- _Information supplied_
^^^^

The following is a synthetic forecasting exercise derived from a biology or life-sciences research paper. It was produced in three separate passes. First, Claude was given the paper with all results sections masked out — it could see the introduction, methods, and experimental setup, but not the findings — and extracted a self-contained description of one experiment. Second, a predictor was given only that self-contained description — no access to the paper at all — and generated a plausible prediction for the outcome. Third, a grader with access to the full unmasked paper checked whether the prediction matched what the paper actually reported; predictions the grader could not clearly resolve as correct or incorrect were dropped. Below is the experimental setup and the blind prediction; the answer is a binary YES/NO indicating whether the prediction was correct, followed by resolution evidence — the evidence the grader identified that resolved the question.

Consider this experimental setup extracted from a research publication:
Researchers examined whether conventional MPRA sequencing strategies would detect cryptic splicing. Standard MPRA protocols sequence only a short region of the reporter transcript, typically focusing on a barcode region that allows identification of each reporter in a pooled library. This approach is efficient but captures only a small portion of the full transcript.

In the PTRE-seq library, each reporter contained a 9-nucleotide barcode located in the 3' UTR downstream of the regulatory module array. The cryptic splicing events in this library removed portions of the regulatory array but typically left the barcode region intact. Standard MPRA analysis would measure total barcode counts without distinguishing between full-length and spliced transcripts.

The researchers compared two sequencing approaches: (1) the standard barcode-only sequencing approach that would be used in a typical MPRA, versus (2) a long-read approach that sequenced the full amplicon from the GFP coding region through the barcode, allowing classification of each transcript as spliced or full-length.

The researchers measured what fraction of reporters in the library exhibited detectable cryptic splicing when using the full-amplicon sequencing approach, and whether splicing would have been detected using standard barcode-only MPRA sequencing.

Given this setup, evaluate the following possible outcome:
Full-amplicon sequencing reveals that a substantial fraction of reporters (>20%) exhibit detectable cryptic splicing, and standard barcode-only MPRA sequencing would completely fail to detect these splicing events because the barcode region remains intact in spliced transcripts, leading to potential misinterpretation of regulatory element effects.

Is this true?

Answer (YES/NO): NO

^^^^

- _What the task asks_
Starting from the line that contains "Given this setup, evaluate", give again every line to the last line of the data, exactly. Include nothing else.

- _The answer_
Given this setup, evaluate the following possible outcome:
Full-amplicon sequencing reveals that a substantial fraction of reporters (>20%) exhibit detectable cryptic splicing, and standard barcode-only MPRA sequencing would completely fail to detect these splicing events because the barcode region remains intact in spliced transcripts, leading to potential misinterpretation of regulatory element effects.

Is this true?

Answer (YES/NO): NO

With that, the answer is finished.